Fig. 3 Cell type clustering and marker gene expression from RNA sequencing of single nuclei isolated from layer 1 cortex of post-mortem human brain.
图3.单细胞细胞核RNA测序结果,样本来自于人脑的1皮层。
a Heatmap of CPM expression levels of a subset of genes that show selective expression in the 11 clusters of cells identified by principle component analysis (not show). An example of the statistical methods used to identify cell clusters and marker genes from single cell/single nuclei data can be found in [13]. b Violin plots of selected marker genes in each of the 11 cell clusters. c The expanded is_a hierarchy of the neuron branch of the Cell Ontology, with the interneuron sub-branch highlighted
利用marker基因的表达水平进行聚类 来区分细胞类型 a. 热图的PCA聚类结果, 11种细胞类型 b. 小提琴图,每种marker基因在11种细胞中的表达情况 (单位: CPM) c. 细胞类型树,高亮的Interneuron与本次鉴定出的细胞类型最匹配
Cell population identification from single cell transcriptional profiling
单细 胞转录谱的细胞群体鉴定
While flow cytometry relies on detection of a pre-selected set of proteins to help define a cell’s “parts list”, transcriptional profiling uses unbiased RNA detection and quantification to characterize the parts list.

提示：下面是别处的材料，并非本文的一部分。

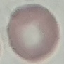
malaria status = uninfected
capture = smartphone camera at the microscope eyepiece
preparation = thin blood film
stain = Giemsa
image type = cell patch, automatically extracted from a larger field of view and resized to 64 × 64 pixels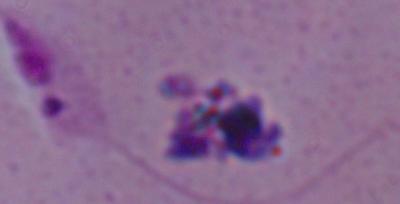
identification = Leishmania
modality = photomicrograph
magnification = 1000x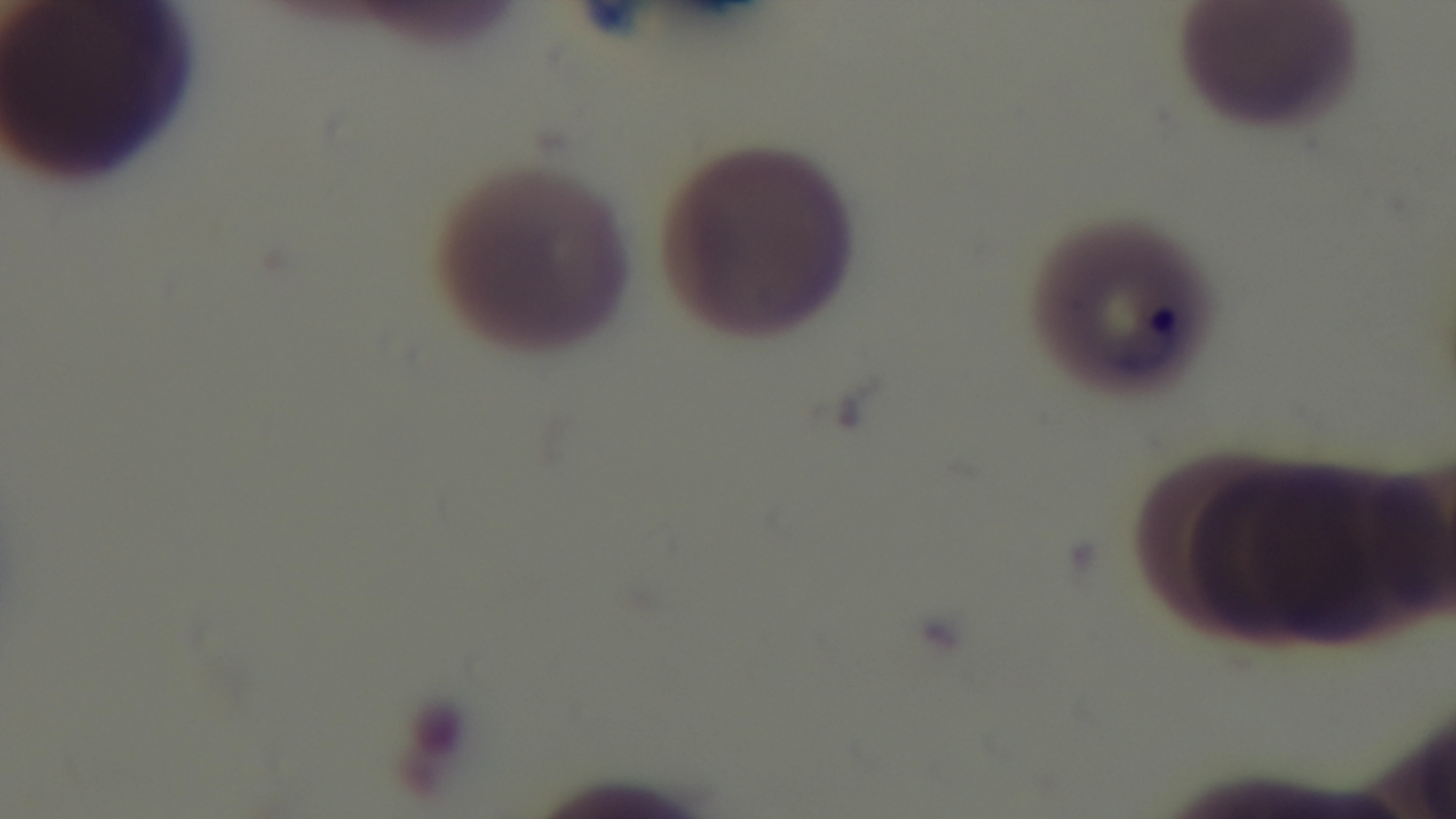
Oil-immersion objective, 100x. Mounted 4K digital camera. Light microscopy. Single field of view. Preparation: thin. Giemsa stain. Malaria status: infected.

Recently, the RNA sequencing technology for transcriptional profiling has been optimized for use on single cells, so-called single cell RNA sequencing (scRNAseq). The application of scRNAseq on samples from a variety of different normal and abnormal tissues is revealing a level of cellular complexity that was unanticipated only a few years ago. Thus, we are experiencing an explosion in the number of new cell types being identified using these unbiased highthroughput/high-content experimental technologies
流式细胞术依靠检测一组预先选定的蛋白质来帮助定义细胞的“部分列表”,而转录图谱则使用不带偏见 的RNA检测和定量来描述部分列表。近年来,转录谱的RNA测序技术已经被优化用于单细胞,也就是所 谓的单细胞RNA测序(Scrnaseq)。 Scrnaseq在来自不同正常和异常组织的样本上的应用揭示了几年前还 未预料到的细胞复杂性水平。因此,我们正经历着使用这些不偏不倚的高通量/高含量实验技术来识别新 的细胞类型的数量激增。
As an example, our group has recently completed an analysis of the transcriptional profiles of single nuclei from post-mortem human brain using single nucleus RNA sequencing (snRNAseq). Single nuclei from cortical layer 1 of the middle temporal gyrus were sorted into individual wells of a microtiter plate for snRNAseq analysis, and specific cell type clusters identified using iterative principle component analysis (unpublished). A heatmap of gene expression values reveals the differential expression pattern across cells from the 11 different neuronal cell clusters identified** (Fig. 3a)**. Note that cells in all 11 clusters express GAD1 (top row), a well-known marker of inhibitory interneurons. Violin plots of selected marker genes for each cell cluster demonstrate their selective expression patterns (Fig. 3b). For example, GRIK3 is selectively expressed in the i2 cluster.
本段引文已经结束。